2026-03-11 コメント投稿する ▼
中国系スマホ決済で独自経済圏形成の欠陥を指摘 片山さつき財務相の警告
日本維新の会の阿部司議員はこの日、「日本国内で取引が行われているにもかかわらず、資金の流れが中国の銀行口座や決済インフラ上で完結している」と説明し、税務当局による売り上げや所得の把握が困難になっている点、社会統合の観点から日本のルールや制度と接点のない生活圏が国内に生まれる懸念を列挙しました。
片山さつき財務相「中国系スマホ決済の独自経済圏は由々しき問題」国会で強い懸念
片山さつき財務大臣は2026年3月11日の衆議院予算委員会で、中国系スマートフォン決済の国内利用が広がる現状について「非常に由々しき問題」と述べ、日本円を介さず中国の決済インフラ上で取引が完結する実態を問題視しました。具体的にはアリペイ(Alipay/支付宝)やウィーチャットペイ(WeChat Pay/微信支付)などの中国系決済が日本国内の店舗で広く使われ、資金の流れが日本の金融システムや税務当局の監視外で完結しているとして、規制と監督の及ばない独自の経済圏が形成されつつあると指摘しました。
日本維新の会の阿部司議員はこの日、「日本国内で取引が行われているにもかかわらず、資金の流れが中国の銀行口座や決済インフラ上で完結している」と説明し、税務当局による売り上げや所得の把握が困難になっている点、社会統合の観点から日本のルールや制度と接点のない生活圏が国内に生まれる懸念を列挙しました。また「当局が把握できないということは、マネーロンダリングに悪用されるリスクも指摘されている」とも述べました。
「日本円を使わずに取引が完結されると、税務当局が国内での売り上げや所得を把握できなくなるのではないかという危機感がある。」(阿部議員)
片山財務相はこれに対して、「資金決済法は利用者保護を目的とし、国内での為替取引を業とするものを対象としているが、日本で銀行口座を持たない決済は法の登録義務や監督権限の適用が難しい」と説明し、現行法の枠組みでは対応が困難な面があると認めました。こうした状況は「不公平感」を生じさせるとして、国内業者や日本の金融システムを使う決済との整合性や公平性を失わせる要因になると語りました。
独自経済圏形成の課題と税務・統合の欠如
中国系スマホ決済の国内普及は、インバウンド観光の拡大とともに進んできました。近年、中国人観光客や訪日客が増えるにつれて、QRコードによるスマホ決済の需要が高まり、日本の事業者も中国系決済手段を導入して対応してきました。2025年には中国系QR決済サービスが日本の決済事業者と連携し、外国人訪問者向けに簡便な支払い体験を提供する動きも加速していました。
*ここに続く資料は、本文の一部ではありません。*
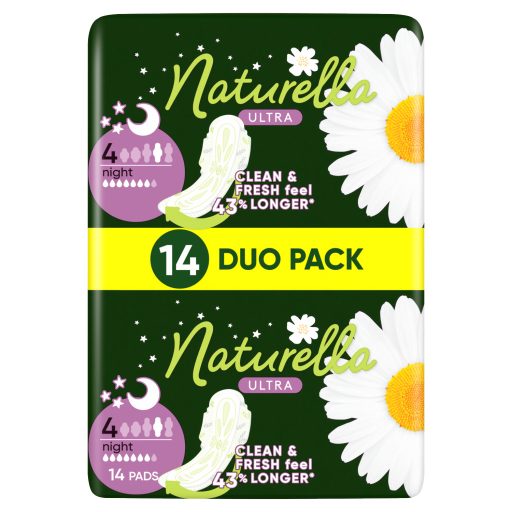 Naturella Ultra Szárnyas Betét, Night (4-es méret) Méret, 14 db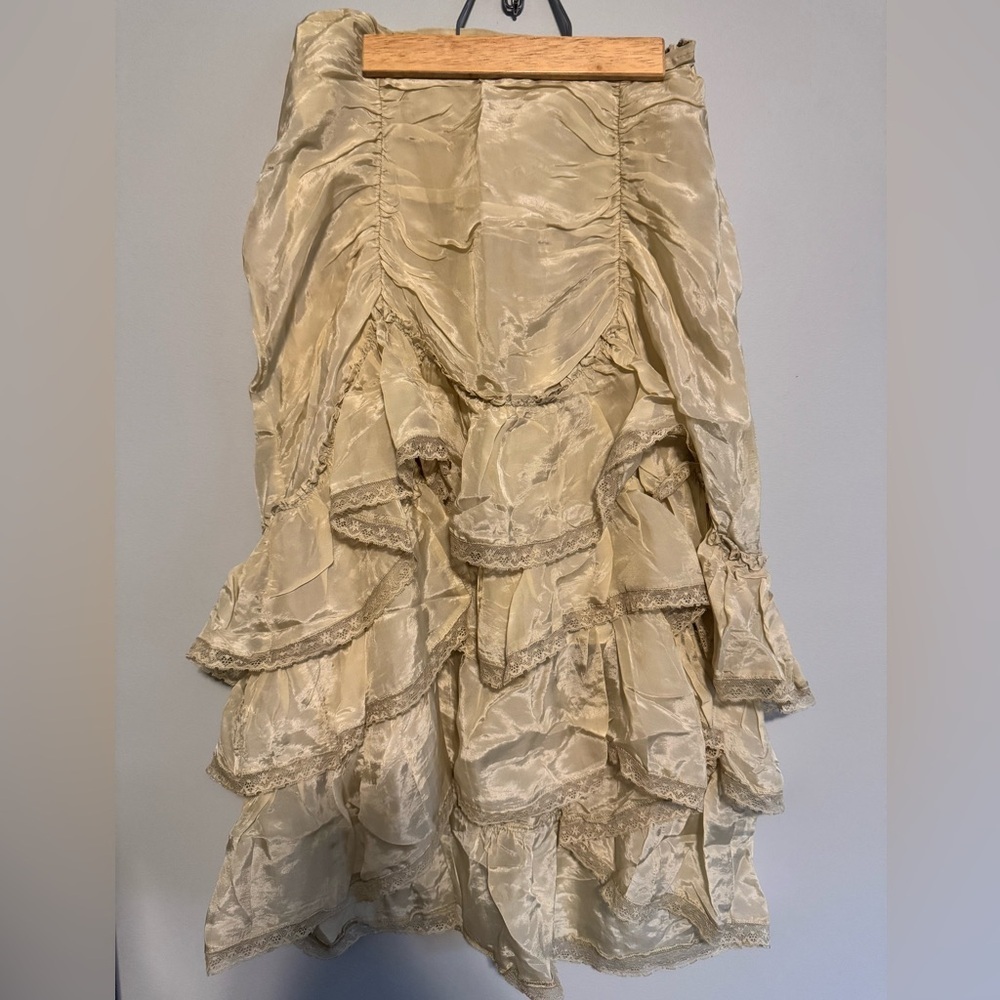 Free People Calliope Ruffle Midi Skirt - Picture 2 of 3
しかし、こうした利便性の裏で日本円を介さず国外の金融インフラで取引が完結する実態は、課税制度との齟齬を生み出しています。一般に国内での経済活動は消費税や売上税、所得税の対象となり、税務署が取引データを把握することで適切な課税が行われます。ところが中国系決済による取引は資金が国外の口座を経由するケースが多く、日本国内の税務当局がデータを捕捉しにくくなる構造的問題を抱えています。これにより、国内事業者と外国決済の取り扱いで取り得る情報量に差が生じ、不公平感の温床になる可能性があります。
社会統合の観点でも、決済を含む経済活動は法的な枠組みやルールとの接点を持つことが前提です。国内で完結する経済圏に対しては金融規制や消費者保護、マネーロンダリング防止策が適用されますが、国外インフラ上で取引が完結する場合、その適用範囲は限定されます。片山財務相が指摘したように、このような「ルールの及ばない生活圏」が国内に形成されることは、統合社会として問題があると見なされます。
政策対応と国際連携の方向性
片山財務相は国会で、現行法の限界を認めたうえで、日米欧の先進7カ国(G7)などと連携しながら是正していく考えを示しました。特に、課税や監督の適正な運用を確保する枠組みづくりが不可欠であり、国際的な協調が重要になるとの認識を示し、関係国・地域との議論を強化していく方針を強調しました。
こうした動きは、国内法の枠組みだけでは対応が難しいクロスボーダー決済の増加に対応するための法整備や国際標準化への議論とも重なります。スマホ決済は利便性向上と効率化をもたらす一方、税務・規制監督や経済統合の観点では新たな課題を突きつけています。片山財務相の指摘は、単なる規制強化論ではなく、日本の税収・法制度の信頼性を維持するための警鐘でもあります。